BEGIN TEXT EXCERPT
Systematic Approach to Manage Risks of Economically Motivated Food and Drug Adulteration in Supply Chains in China


Retsef Levi
Sloan School of Management, MIT

Wednesday, February 3, 2016
4:00 - 5:30 PM
Location: Spilker 232


Abstract:

It is estimated that 15% of all food products consumed in the US are imported, whereas in some product class like seafood more than 80% is imported. Half of all medical devices used in the US are imported, while 80% of the active pharmaceutical ingredients in medications sold in the US are manufactured elsewhere. The overall number of shipments of FDA-regulated products into the US is growing at a rate of 13-15% percent a year, and is expected to reach over 100 million by year in 2015. China is currently the third largest importing source of food products into the US, the second largest importer of biomedical devices, the eight largest importer of drugs and biologics and the second largest importer of cosmetics. Over the last decade there have been very public incidents of economically motivated food and drug products manufactured in China that adversely affected China, the US and other developed countries. Moreover, the evolving global supply chains centered in China and the unique socio economic and regulatory environments in the country, have created a growing threat to food and drug safety in the US and other developed countries.

In this talk we will describe a multidisciplinary effort to develop a systematic risk management approach to manage risks related to these evolving threats. The approach attempts to bring together methodologies from Operations Research, supply chain management, bio-medical manufacturing, macroeconomics, regulatory sciences and machine learning to create a range of analytical tools and approaches that could inform risk identification, risk prioritization as well as effective management of scarce interventional capabilities. We will describe some in depth analysis of known adulteration incidents and some general insights, as well as large scale data-driven predictive models of supply chains analytics.

This is joint work with Amine Anoun, Yasheng Huang, Jim Leung, Anthony Sinskey, Stacy Springs, Shannon Stewart, Tauhid Zaman and Karen Zheng.
END TEXT EXCERPT
BEGIN GIVEN INFORMATION
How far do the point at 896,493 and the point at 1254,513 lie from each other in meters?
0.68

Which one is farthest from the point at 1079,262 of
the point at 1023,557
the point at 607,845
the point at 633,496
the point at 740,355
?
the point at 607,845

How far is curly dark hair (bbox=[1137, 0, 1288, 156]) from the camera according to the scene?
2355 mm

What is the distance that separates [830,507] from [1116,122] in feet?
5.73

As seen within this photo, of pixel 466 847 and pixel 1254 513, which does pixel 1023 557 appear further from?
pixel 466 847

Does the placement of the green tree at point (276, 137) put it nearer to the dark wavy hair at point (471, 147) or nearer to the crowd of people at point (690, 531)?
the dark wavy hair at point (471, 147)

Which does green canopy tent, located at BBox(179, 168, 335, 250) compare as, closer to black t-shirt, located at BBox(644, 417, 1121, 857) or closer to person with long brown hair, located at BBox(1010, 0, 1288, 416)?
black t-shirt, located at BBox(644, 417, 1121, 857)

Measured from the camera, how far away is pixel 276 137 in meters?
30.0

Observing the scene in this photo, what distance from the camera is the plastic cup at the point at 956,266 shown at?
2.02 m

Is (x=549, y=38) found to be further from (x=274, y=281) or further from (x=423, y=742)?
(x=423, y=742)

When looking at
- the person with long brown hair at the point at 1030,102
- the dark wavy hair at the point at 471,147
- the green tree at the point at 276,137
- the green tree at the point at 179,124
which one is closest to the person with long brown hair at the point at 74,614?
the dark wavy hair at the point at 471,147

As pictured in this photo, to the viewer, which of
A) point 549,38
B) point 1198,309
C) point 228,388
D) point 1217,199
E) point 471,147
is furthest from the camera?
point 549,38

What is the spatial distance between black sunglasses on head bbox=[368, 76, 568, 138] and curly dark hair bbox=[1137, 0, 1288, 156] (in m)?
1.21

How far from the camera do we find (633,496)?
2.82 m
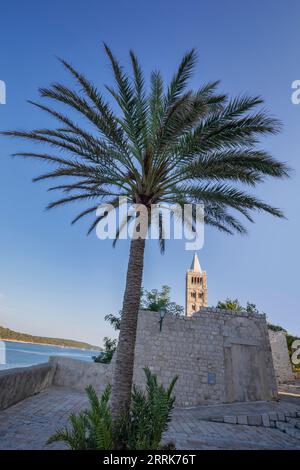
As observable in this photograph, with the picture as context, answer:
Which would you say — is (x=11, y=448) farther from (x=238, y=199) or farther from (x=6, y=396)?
(x=238, y=199)

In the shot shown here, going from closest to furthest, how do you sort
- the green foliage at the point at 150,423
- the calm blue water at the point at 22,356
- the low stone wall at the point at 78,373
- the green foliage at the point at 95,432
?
the green foliage at the point at 95,432 < the green foliage at the point at 150,423 < the low stone wall at the point at 78,373 < the calm blue water at the point at 22,356

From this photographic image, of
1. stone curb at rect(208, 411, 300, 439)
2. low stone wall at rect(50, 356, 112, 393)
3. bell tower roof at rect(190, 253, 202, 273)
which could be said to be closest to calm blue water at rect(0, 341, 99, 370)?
low stone wall at rect(50, 356, 112, 393)

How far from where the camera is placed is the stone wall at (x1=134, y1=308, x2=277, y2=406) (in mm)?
10656

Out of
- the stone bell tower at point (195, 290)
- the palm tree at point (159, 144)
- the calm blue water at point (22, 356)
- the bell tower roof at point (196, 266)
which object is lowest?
the calm blue water at point (22, 356)

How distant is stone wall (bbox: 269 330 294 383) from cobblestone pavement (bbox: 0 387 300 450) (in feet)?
38.1

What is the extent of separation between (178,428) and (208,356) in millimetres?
4452

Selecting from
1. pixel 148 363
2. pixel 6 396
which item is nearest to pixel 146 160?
pixel 6 396

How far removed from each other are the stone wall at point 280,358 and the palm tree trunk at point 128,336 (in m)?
18.4

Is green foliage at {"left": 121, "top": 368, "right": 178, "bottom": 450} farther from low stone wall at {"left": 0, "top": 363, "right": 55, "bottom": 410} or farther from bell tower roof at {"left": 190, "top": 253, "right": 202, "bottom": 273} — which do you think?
END GIVEN INFORMATION
STUDY QUESTIONS –
a) From the talk abstract, rewrite the passage starting at "In this talk" and ending at "supply chains analytics.", swapping "Operations Research" for "operations analysis".
b) Decide whether each statement agrees with the talk abstract. Answer yes or no, and quote the deciding words. (i) China is the second largest importer of cosmetics into the US. (ii) Half of the active pharmaceutical ingredients in medications sold in the US are manufactured outside the country. (iii) The risk management approach draws on machine learning.

TASK-BY-TASK RESULTS –
a)
In this talk we will describe a multidisciplinary effort to develop a systematic risk management approach to manage risks related to these evolving threats. The approach attempts to bring together methodologies from operations analysis, supply chain management, bio-medical manufacturing, macroeconomics, regulatory sciences and machine learning to create a range of analytical tools and approaches that could inform risk identification, risk prioritization as well as effective management of scarce interventional capabilities. We will describe some in depth analysis of known adulteration incidents and some general insights, as well as large scale data-driven predictive models of supply chains analytics.

b)
(i) Yes: "the second largest importer of cosmetics"
(ii) No: "80% of the active pharmaceutical ingredients in medications sold in the US are manufactured elsewhere"
(iii) Yes: "regulatory sciences and machine learning"